The decision logic flows through three key stages in the codebase:

1. **Parsing** – The `parseVideoMode` function in [`src/flags.ts`](https://github.com/steipete/summarize/blob/main/src/flags.ts) validates the CLI input against the three allowed strings and throws on invalid values.

2. **Configuration Merging** – The resolved value lands in `RunConfig.videoMode` via [`src/run/run-config.ts`](https://github.com/steipete/summarize/blob/main/src/run/run-config.ts), merging CLI flags, config file settings (`media.videoMode`), or defaulting to `"auto"`.

3. **Execution Branching** – In [`src/run/flows/url/flow.ts`](https://github.com/steipete/summarize/blob/main/src/run/flows/url/flow.ts), the runner evaluates `flags.videoMode` alongside model capabilities:
   - If `videoMode === "understand"` or `"auto"` and the model supports native video transport, the runner downloads the video and attaches it to the LLM request.
   - If the model lacks video support, `auto` silently falls back to transcript extraction, while `understand` throws an error.
   - The `transcript` mode bypasses video download entirely, relying on caption extraction or `yt-dlp` fallback.

Additional checks in [`src/run/flows/asset/summary.ts`](https://github.com/steipete/summarize/blob/main/src/run/flows/asset/summary.ts) verify `ctx.videoMode !== "transcript"` before enabling video-understanding code paths.

## Usage Examples

### Command Line Interface

```bash

# Let the runner pick the best available method (default)

summarize "https://www.youtube.com/watch?v=abc123" --video-mode auto

# Force text extraction only, no video upload

summarize "https://example.com/video.mp4" --video-mode transcript

# Require native video understanding (Gemini only)

summarize "https://example.com/video.mp4" --video-mode understand

```

### Programmatic API

```typescript
import { Summarizer } from "@steipete/summarize-core";

await Summarizer.run({
  input: "https://example.com/video.mp4",
  videoMode: "understand", // "auto" | "transcript" | "understand"
});

```

## Summary

- **`auto`** intelligently selects between video understanding and transcription based on model capabilities, providing a hands-off experience.
- **`transcript`** guarantees text-only processing by extracting audio transcripts, making it compatible with any LLM and reducing token costs.
- **`understand`** mandates raw video processing and fails fast if the model lacks vision support, ensuring access to visual content like slides or diagrams.
- The logic is centralized in [`src/run/flows/url/flow.ts`](https://github.com/steipete/summarize/blob/main/src/run/flows/url/flow.ts) and depends on the `wantsVideoUnderstanding` boolean and model-specific capability checks.

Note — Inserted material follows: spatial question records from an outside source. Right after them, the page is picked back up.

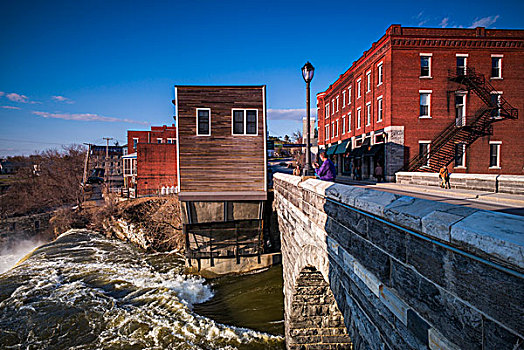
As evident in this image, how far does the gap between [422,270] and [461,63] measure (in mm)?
24602

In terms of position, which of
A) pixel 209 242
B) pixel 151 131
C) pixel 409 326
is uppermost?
pixel 151 131

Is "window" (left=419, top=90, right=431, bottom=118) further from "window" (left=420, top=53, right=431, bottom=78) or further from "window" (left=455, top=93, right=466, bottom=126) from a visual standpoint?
"window" (left=455, top=93, right=466, bottom=126)

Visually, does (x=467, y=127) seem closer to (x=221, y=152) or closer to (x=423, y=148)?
(x=423, y=148)

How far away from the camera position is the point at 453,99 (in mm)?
20688

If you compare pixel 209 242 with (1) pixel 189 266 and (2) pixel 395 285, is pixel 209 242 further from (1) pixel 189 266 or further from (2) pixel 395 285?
(2) pixel 395 285

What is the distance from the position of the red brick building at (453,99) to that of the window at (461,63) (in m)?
0.06

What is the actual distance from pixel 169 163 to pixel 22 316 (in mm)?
17378

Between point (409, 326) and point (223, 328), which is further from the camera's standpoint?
point (223, 328)

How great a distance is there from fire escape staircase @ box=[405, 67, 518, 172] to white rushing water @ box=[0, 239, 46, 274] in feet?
109

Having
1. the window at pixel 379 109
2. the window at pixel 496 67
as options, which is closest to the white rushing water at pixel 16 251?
the window at pixel 379 109

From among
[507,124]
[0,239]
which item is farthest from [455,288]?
[0,239]

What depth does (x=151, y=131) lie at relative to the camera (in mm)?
51219

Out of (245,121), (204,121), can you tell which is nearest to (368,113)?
(245,121)

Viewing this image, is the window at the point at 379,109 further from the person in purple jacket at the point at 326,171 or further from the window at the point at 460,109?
the person in purple jacket at the point at 326,171
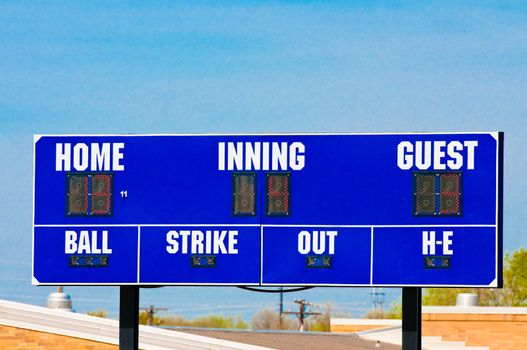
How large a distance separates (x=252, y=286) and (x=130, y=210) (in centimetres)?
277

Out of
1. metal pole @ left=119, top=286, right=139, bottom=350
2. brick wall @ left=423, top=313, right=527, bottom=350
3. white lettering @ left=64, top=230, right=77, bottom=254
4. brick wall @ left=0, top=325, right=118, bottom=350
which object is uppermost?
white lettering @ left=64, top=230, right=77, bottom=254

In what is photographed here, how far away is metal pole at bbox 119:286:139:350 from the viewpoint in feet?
86.5

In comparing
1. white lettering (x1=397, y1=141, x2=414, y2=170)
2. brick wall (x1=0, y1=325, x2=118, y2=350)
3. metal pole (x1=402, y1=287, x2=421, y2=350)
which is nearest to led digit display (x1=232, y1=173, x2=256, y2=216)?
white lettering (x1=397, y1=141, x2=414, y2=170)

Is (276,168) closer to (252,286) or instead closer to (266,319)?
(252,286)

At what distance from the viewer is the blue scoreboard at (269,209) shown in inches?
977

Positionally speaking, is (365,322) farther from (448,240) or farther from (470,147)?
(470,147)

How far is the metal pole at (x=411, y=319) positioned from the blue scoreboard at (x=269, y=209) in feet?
2.55

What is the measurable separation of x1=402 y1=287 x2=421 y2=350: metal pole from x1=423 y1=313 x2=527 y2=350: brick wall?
23.3 metres

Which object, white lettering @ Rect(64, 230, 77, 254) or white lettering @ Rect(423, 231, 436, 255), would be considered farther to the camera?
white lettering @ Rect(64, 230, 77, 254)

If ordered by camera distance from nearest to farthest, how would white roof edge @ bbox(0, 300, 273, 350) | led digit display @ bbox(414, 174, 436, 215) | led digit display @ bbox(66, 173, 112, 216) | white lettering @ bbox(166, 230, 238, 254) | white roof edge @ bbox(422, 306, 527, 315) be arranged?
led digit display @ bbox(414, 174, 436, 215)
white lettering @ bbox(166, 230, 238, 254)
led digit display @ bbox(66, 173, 112, 216)
white roof edge @ bbox(0, 300, 273, 350)
white roof edge @ bbox(422, 306, 527, 315)

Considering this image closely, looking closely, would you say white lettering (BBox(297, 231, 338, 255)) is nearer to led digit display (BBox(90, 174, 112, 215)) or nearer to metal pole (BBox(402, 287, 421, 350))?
metal pole (BBox(402, 287, 421, 350))

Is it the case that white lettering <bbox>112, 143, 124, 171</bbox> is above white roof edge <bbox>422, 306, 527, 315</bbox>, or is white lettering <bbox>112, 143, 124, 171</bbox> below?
above

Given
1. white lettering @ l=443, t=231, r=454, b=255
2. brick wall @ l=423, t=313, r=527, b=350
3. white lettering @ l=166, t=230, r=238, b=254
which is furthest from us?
brick wall @ l=423, t=313, r=527, b=350

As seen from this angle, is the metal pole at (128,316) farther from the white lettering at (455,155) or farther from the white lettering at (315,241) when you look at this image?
the white lettering at (455,155)
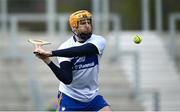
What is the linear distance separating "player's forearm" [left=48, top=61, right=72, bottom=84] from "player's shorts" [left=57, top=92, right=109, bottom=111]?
0.33 metres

## Frequently Asked Questions

### What is the default video mode in summarize?

The default mode is **`auto`**, which attempts video understanding for capable models (currently Google Gemini) and automatically falls back to transcript extraction for all other models. This default is defined in the configuration schema and [`src/flags.ts`](https://github.com/steipete/summarize/blob/main/src/flags.ts).

### Which models support the understand video mode?

Currently, only **Google Gemini models** (such as Gemini-Pro-Vision) support the `understand` mode because they provide native video transport capabilities. The runner checks for `model.apiStatus.googleConfigured` and specific model kind flags before attempting to send raw video data.

### Can I use understand mode with OpenAI or Anthropic models?

No. If you attempt to use `--video-mode understand` with models that lack video capabilities, the command will abort with an error. For these models, use `--video-mode transcript` to extract spoken content, or use `--video-mode auto` to let the system default to transcription automatically.

### How does transcript mode handle videos without captions?

When operating in `transcript` mode, the pipeline attempts to extract audio using tools like `yt-dlp` if no native captions are available. The extracted audio is then transcribed into text before being sent to the LLM, ensuring you receive a text summary even for uncaptioned content.